Two more women have been found dead in Ipswich. This is a fucking emergency.

They haven't confirmed yet that it is the two prostituted women who were reported missing, but it is looking likely.

Where are we? What can we do?

And why are the police telling women not to go out at night. Let's actually put a curfew on men going out at night. Any men out in the dark are suspected of wrongdoing - for a while at least - NOT any women out at night are asking for trouble.

If men can't be trusted to not be mass murderers, let's keep *them* inside, not us.

Angry?
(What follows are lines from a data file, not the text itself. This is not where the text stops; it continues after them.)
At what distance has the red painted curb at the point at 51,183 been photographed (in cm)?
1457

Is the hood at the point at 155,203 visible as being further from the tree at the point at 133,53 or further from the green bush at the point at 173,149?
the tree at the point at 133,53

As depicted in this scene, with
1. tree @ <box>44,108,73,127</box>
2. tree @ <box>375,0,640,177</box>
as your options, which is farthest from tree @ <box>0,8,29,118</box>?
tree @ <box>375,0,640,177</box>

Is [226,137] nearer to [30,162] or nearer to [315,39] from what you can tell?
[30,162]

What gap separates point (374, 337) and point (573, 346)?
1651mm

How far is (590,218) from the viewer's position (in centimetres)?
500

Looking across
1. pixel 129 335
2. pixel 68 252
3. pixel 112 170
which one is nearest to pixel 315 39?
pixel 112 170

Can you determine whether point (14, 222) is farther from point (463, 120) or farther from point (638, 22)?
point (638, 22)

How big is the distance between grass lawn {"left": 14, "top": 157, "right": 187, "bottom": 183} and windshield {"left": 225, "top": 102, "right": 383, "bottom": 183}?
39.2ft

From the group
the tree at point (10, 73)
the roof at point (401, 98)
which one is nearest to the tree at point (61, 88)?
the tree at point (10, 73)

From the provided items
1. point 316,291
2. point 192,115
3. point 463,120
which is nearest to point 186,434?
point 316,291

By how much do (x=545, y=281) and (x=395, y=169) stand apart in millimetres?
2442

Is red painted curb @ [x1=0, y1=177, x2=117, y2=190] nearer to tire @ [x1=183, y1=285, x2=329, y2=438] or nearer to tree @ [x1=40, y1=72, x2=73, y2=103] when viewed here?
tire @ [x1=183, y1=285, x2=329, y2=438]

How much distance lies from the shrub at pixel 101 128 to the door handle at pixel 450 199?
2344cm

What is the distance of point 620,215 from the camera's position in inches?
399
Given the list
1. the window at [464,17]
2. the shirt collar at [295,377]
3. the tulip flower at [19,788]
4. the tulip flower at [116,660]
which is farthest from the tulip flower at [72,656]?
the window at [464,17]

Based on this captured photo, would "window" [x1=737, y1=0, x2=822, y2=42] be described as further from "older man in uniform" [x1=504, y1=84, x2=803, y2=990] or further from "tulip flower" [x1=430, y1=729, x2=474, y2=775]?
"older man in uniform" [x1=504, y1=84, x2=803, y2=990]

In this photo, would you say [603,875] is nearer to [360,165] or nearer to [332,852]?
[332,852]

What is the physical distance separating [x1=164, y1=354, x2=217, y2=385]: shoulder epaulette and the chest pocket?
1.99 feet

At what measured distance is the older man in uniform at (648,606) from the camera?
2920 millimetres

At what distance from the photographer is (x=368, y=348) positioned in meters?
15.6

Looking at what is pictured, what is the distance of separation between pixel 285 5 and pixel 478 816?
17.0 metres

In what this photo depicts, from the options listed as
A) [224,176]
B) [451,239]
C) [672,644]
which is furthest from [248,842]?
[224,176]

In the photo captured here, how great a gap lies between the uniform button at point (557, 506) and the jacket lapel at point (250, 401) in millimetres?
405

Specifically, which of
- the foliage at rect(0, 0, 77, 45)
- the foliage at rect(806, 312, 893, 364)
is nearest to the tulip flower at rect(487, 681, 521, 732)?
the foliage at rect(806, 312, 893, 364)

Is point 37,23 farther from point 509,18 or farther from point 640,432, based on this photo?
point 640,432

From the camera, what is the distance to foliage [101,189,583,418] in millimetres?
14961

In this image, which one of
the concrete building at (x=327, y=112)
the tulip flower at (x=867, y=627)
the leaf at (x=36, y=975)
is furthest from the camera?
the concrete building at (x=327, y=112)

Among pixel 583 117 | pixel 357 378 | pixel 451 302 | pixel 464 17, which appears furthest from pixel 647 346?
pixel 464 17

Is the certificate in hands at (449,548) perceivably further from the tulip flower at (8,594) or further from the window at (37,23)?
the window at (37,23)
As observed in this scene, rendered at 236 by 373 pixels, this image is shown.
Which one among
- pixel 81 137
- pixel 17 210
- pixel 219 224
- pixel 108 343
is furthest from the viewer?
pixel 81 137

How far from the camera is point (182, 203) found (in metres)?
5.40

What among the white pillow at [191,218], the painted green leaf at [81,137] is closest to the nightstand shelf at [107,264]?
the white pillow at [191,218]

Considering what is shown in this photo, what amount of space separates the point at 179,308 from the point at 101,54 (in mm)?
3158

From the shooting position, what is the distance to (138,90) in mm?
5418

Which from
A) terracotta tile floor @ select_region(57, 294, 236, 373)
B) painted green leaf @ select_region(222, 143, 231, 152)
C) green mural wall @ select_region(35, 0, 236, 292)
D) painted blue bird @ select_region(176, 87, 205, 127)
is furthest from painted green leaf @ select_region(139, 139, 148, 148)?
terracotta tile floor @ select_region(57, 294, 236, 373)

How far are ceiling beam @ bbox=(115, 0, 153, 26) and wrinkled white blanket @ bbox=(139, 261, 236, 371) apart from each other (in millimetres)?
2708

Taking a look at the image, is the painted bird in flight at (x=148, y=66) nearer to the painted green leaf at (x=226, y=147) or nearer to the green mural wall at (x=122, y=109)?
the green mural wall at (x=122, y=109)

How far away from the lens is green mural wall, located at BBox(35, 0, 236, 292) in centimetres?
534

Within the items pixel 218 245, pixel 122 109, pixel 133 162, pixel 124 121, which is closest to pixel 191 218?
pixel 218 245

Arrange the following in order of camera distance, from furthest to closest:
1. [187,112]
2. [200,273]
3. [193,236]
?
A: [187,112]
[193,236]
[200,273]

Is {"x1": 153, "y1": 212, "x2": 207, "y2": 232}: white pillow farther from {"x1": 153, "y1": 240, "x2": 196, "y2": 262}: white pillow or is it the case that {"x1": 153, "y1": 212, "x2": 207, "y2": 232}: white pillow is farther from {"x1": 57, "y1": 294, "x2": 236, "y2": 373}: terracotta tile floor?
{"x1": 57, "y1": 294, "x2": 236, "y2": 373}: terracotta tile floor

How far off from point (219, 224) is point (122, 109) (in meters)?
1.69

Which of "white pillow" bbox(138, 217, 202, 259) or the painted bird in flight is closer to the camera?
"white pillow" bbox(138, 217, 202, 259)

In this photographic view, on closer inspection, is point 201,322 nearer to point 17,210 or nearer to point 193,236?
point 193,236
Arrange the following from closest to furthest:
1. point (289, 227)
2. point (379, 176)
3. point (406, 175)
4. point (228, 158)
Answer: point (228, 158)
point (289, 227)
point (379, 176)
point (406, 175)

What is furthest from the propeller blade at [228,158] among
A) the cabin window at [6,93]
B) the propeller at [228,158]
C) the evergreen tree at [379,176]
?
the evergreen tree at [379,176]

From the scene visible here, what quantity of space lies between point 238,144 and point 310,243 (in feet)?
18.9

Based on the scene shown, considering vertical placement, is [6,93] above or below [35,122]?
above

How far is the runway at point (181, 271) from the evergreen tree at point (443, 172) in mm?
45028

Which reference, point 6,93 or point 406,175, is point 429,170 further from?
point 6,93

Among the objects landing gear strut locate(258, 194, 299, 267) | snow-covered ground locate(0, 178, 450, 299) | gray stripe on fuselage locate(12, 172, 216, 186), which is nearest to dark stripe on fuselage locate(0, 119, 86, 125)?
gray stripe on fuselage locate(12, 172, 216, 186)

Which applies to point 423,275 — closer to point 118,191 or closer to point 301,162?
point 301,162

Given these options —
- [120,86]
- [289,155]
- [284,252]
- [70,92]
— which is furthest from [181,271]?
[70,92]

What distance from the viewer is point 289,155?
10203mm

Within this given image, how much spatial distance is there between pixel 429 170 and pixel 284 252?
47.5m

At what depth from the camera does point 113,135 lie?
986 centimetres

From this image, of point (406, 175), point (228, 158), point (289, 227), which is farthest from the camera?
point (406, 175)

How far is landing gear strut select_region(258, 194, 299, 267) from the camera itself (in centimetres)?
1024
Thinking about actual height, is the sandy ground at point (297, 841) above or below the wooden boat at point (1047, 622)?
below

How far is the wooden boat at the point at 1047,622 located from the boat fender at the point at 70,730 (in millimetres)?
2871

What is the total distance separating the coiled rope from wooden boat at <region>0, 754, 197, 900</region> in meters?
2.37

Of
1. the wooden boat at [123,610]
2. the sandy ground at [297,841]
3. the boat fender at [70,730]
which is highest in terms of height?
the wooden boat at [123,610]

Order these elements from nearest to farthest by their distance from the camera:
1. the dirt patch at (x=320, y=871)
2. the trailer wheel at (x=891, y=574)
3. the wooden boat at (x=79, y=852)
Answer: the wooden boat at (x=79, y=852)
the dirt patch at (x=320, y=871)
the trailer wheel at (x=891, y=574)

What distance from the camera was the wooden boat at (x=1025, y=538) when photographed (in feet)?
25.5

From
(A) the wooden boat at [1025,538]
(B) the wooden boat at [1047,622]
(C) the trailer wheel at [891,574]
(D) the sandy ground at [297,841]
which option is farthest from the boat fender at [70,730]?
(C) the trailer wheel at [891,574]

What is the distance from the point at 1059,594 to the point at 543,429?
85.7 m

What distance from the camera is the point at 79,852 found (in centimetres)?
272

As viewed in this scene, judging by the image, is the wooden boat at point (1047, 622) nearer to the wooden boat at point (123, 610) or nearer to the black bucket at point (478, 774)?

Yes.

(yesterday's post).

Murder Police Find Two More Dead - BBC
Two more bodies have been found by police investigating the murders of three prostitutes.

A woodland area around the village of Levington, near Ipswich, in Suffolk has been sealed off by officers.

Police said it is likely the two bodies are those of two missing women - Paula Clennell and Annette Nicholls.

The area is close to where the body of Anneli Alderton was found on Sunday. The bodies of Gemma Adams, and Tania Nicol, were also found near Ipswich.

Suffolk police officers were called to Levington shortly after 1500 GMT on Tuesday.

Ms Clennell, 24, and 29-year-old Ms Nicholls, have not been heard from since Sunday.

Det Ch Supt Stewart Gull said: "We can only fear the worst.

"The natural assumption is that these are the two missing women."

The body of Anneli Alderton, 24, was found in woodland at Nacton on 10 December. She had been strangled.

Ms Adams' body was found on 2 December at Thorpes Hill, Hintlesham, near Ipswich.

Police divers recovered the body of Ms Nicol, 19, six days later from the same stretch of water at Copdock Mill.